Only lines that contain the string "site" should be returned from the material below.
*** Begin section ***
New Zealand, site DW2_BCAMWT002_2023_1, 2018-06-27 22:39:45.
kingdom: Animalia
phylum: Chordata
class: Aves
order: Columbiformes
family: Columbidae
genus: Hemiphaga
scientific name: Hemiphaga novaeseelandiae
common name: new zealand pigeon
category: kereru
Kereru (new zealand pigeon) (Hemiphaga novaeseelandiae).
*** End section ***
*** Begin section ***
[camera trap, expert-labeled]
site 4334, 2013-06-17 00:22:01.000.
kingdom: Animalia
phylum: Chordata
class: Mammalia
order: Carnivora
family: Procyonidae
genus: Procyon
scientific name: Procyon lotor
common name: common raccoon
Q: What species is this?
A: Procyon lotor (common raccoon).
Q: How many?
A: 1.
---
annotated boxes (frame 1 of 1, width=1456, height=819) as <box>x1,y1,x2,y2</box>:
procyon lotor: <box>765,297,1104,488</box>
*** End section ***
[EXERCISE OUTPUT]
New Zealand, site DW2_BCAMWT002_2023_1, 2018-06-27 22:39:45.
site 4334, 2013-06-17 00:22:01.000.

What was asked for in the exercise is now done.